◆ Assignment ◆
Please quote the material exactly, every line of it.
------------------------------------------------------------
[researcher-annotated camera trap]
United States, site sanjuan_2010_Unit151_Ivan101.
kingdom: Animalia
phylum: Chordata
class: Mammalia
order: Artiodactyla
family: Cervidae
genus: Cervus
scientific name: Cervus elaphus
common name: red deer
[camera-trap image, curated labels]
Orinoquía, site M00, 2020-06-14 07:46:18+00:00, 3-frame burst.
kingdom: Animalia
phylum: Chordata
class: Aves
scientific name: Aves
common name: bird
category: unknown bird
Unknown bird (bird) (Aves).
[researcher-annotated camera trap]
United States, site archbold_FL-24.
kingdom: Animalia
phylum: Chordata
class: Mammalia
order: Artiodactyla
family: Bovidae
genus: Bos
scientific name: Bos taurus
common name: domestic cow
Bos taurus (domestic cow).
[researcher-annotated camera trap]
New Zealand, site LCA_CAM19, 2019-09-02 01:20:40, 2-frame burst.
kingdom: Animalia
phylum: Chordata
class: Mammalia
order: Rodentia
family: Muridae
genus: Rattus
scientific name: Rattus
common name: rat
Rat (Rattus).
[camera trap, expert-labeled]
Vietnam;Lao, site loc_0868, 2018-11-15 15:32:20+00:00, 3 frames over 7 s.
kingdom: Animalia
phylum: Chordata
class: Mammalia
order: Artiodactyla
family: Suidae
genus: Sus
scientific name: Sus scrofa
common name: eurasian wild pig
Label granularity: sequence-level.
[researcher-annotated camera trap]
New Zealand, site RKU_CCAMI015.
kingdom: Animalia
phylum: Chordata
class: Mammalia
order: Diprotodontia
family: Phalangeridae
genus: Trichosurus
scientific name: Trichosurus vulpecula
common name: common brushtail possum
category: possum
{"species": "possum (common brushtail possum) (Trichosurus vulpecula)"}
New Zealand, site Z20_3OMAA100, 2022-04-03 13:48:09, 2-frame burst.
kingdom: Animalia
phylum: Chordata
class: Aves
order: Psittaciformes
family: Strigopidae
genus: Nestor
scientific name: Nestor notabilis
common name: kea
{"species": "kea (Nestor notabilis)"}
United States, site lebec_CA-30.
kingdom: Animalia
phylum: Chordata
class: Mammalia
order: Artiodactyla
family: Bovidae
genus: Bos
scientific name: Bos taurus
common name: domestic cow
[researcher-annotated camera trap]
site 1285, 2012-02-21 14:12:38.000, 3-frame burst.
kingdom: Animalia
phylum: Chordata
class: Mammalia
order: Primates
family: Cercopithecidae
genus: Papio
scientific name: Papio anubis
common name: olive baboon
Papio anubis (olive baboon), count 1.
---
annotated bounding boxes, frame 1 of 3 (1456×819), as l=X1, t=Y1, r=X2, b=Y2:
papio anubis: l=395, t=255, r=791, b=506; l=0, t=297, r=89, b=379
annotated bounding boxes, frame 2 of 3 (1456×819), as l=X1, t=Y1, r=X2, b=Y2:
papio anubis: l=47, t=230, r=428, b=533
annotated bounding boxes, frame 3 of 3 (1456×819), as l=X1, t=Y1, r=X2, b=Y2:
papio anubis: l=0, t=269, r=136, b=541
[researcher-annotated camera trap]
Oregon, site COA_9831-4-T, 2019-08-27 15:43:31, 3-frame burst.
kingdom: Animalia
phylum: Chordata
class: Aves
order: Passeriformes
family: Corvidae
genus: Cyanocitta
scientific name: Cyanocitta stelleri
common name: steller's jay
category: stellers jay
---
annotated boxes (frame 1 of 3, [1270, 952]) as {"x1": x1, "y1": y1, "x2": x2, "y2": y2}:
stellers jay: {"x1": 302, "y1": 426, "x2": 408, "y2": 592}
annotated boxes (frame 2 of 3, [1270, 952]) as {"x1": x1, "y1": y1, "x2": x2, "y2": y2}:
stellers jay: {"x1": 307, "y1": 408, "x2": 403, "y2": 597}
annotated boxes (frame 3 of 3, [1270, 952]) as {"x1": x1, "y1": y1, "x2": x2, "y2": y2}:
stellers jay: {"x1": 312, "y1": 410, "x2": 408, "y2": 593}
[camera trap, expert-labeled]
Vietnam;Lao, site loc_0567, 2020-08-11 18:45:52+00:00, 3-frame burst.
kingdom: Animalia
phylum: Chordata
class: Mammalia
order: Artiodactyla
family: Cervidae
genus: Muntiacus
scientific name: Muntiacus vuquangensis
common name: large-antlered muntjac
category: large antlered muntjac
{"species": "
------------------------------------------------------------
◆ Answer to this problem ◆
[researcher-annotated camera trap]
United States, site sanjuan_2010_Unit151_Ivan101.
kingdom: Animalia
phylum: Chordata
class: Mammalia
order: Artiodactyla
family: Cervidae
genus: Cervus
scientific name: Cervus elaphus
common name: red deer
[camera-trap image, curated labels]
Orinoquía, site M00, 2020-06-14 07:46:18+00:00, 3-frame burst.
kingdom: Animalia
phylum: Chordata
class: Aves
scientific name: Aves
common name: bird
category: unknown bird
Unknown bird (bird) (Aves).
[researcher-annotated camera trap]
United States, site archbold_FL-24.
kingdom: Animalia
phylum: Chordata
class: Mammalia
order: Artiodactyla
family: Bovidae
genus: Bos
scientific name: Bos taurus
common name: domestic cow
Bos taurus (domestic cow).
[researcher-annotated camera trap]
New Zealand, site LCA_CAM19, 2019-09-02 01:20:40, 2-frame burst.
kingdom: Animalia
phylum: Chordata
class: Mammalia
order: Rodentia
family: Muridae
genus: Rattus
scientific name: Rattus
common name: rat
Rat (Rattus).
[camera trap, expert-labeled]
Vietnam;Lao, site loc_0868, 2018-11-15 15:32:20+00:00, 3 frames over 7 s.
kingdom: Animalia
phylum: Chordata
class: Mammalia
order: Artiodactyla
family: Suidae
genus: Sus
scientific name: Sus scrofa
common name: eurasian wild pig
Label granularity: sequence-level.
[researcher-annotated camera trap]
New Zealand, site RKU_CCAMI015.
kingdom: Animalia
phylum: Chordata
class: Mammalia
order: Diprotodontia
family: Phalangeridae
genus: Trichosurus
scientific name: Trichosurus vulpecula
common name: common brushtail possum
category: possum
{"species": "possum (common brushtail possum) (Trichosurus vulpecula)"}
New Zealand, site Z20_3OMAA100, 2022-04-03 13:48:09, 2-frame burst.
kingdom: Animalia
phylum: Chordata
class: Aves
order: Psittaciformes
family: Strigopidae
genus: Nestor
scientific name: Nestor notabilis
common name: kea
{"species": "kea (Nestor notabilis)"}
United States, site lebec_CA-30.
kingdom: Animalia
phylum: Chordata
class: Mammalia
order: Artiodactyla
family: Bovidae
genus: Bos
scientific name: Bos taurus
common name: domestic cow
[researcher-annotated camera trap]
site 1285, 2012-02-21 14:12:38.000, 3-frame burst.
kingdom: Animalia
phylum: Chordata
class: Mammalia
order: Primates
family: Cercopithecidae
genus: Papio
scientific name: Papio anubis
common name: olive baboon
Papio anubis (olive baboon), count 1.
---
annotated bounding boxes, frame 1 of 3 (1456×819), as l=X1, t=Y1, r=X2, b=Y2:
papio anubis: l=395, t=255, r=791, b=506; l=0, t=297, r=89, b=379
annotated bounding boxes, frame 2 of 3 (1456×819), as l=X1, t=Y1, r=X2, b=Y2:
papio anubis: l=47, t=230, r=428, b=533
annotated bounding boxes, frame 3 of 3 (1456×819), as l=X1, t=Y1, r=X2, b=Y2:
papio anubis: l=0, t=269, r=136, b=541
[researcher-annotated camera trap]
Oregon, site COA_9831-4-T, 2019-08-27 15:43:31, 3-frame burst.
kingdom: Animalia
phylum: Chordata
class: Aves
order: Passeriformes
family: Corvidae
genus: Cyanocitta
scientific name: Cyanocitta stelleri
common name: steller's jay
category: stellers jay
---
annotated boxes (frame 1 of 3, [1270, 952]) as {"x1": x1, "y1": y1, "x2": x2, "y2": y2}:
stellers jay: {"x1": 302, "y1": 426, "x2": 408, "y2": 592}
annotated boxes (frame 2 of 3, [1270, 952]) as {"x1": x1, "y1": y1, "x2": x2, "y2": y2}:
stellers jay: {"x1": 307, "y1": 408, "x2": 403, "y2": 597}
annotated boxes (frame 3 of 3, [1270, 952]) as {"x1": x1, "y1": y1, "x2": x2, "y2": y2}:
stellers jay: {"x1": 312, "y1": 410, "x2": 408, "y2": 593}
[camera trap, expert-labeled]
Vietnam;Lao, site loc_0567, 2020-08-11 18:45:52+00:00, 3-frame burst.
kingdom: Animalia
phylum: Chordata
class: Mammalia
order: Artiodactyla
family: Cervidae
genus: Muntiacus
scientific name: Muntiacus vuquangensis
common name: large-antlered muntjac
category: large antlered muntjac
{"species": "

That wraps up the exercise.